Ragin, whom some 
                  will better know as Ragin Wenk-Wolff, has made some innovative 
                  recordings and her coupling for Centaur of the Concertos of 
                  Johan Kvandal and Ragnar Söderlind was particularly exploratory 
                  and commendable.
                This disc of Gypsy and Jewish music was recorded 
                  back in 1996. She takes an interesting approach but not I think, 
                  at least to me, an especially convincing one. Her way is to 
                  underline the gypsy elements with a battery of devices, both 
                  left and right hand, which leave little room for stylistic compromise. 
                  The Monti Czardas is, to use Gerontius’ phrase, “done to death” 

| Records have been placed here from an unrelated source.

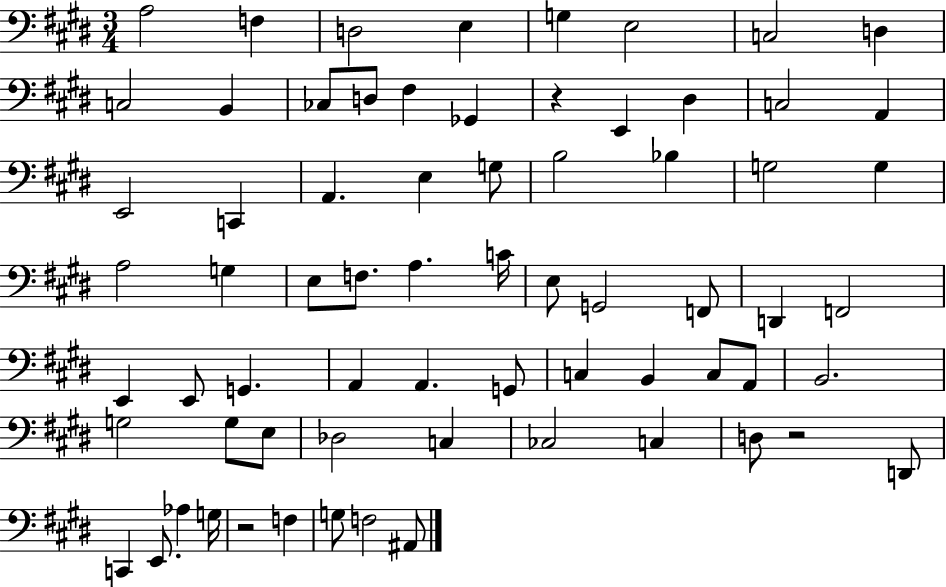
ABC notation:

X:1
T:Untitled
M:3/4
L:1/4
K:E
A,2 F, D,2 E, G, E,2 C,2 D, C,2 B,, _C,/2 D,/2 ^F, _G,, z E,, ^D, C,2 A,, E,,2 C,, A,, E, G,/2 B,2 _B, G,2 G, A,2 G, E,/2 F,/2 A, C/4 E,/2 G,,2 F,,/2 D,, F,,2 E,, E,,/2 G,, A,, A,, G,,/2 C, B,, C,/2 A,,/2 B,,2 G,2 G,/2 E,/2 _D,2 C, _C,2 C, D,/2 z2 D,,/2 C,, E,,/2 _A, G,/4 z2 F, G,/2 F,2 ^A,,/2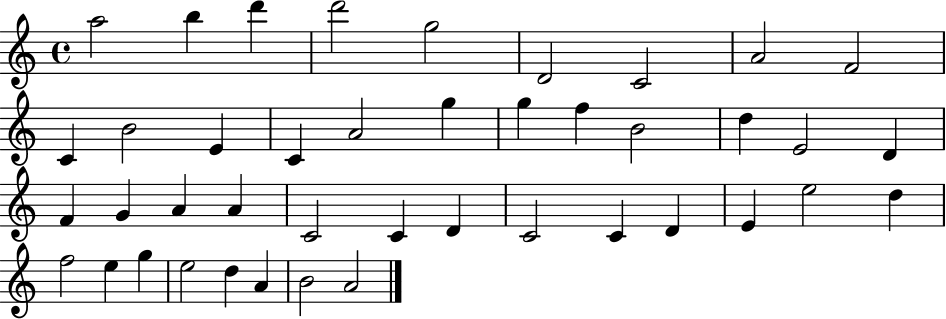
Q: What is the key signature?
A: C major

                  through a sickly application of constant portamento, and the 
                  ceaseless swellings and bulges that attend to the Brahms Dances 
                  sound smeary, the elastic approach to rhythm far too uncontrolled; 
                  she’s also sometimes flat in the second Dance. Her quivery bowing 
                  in the Hubay is a novelty – but a mincing, surely inappropriate 
                  one. Hubay made a number of records and this sounds nothing 
                  like his style.
                On Jewish territory 
                  her Bloch is decent but can sound rather earthbound and her 
                  Elli Elli, which is here ascribed to Mischa Elman but 
                  which was an arrangement by him of a well-known song, is a touch 
                  rushed and lacks opulence. She seems to conflate the two musics 
                  in the Tzigane, which emerge as distinctly Semitic-sounding; 
                  not in the sense that E J Moeran put down Heifetz’s Elgar Concerto 
                  – that was just a vulgar jibe. This is perhaps not altogether 
                  inappropriate. Incidentally this may be the first performance 
                  on disc of the Tzigane with luthéal – it far predates the Daniel 
                  Hope and Philippe Graffin discs. It’s certainly neither as colouristic 
                  nor as engaging as either of those discs but I commend Ragin 
                  and De Silva for their enterprise. 
                The Achron, judged 
                  against the Miriam Kramer-Simon Over ASV all-Achron disc lacks 
                  mystery and is simply too loud and fast and there are some dubiously 
                  frivolous touches in the Sarasate. But I enjoyed the Vladigerov.
                Not a disc that 
                  I felt comfortable with.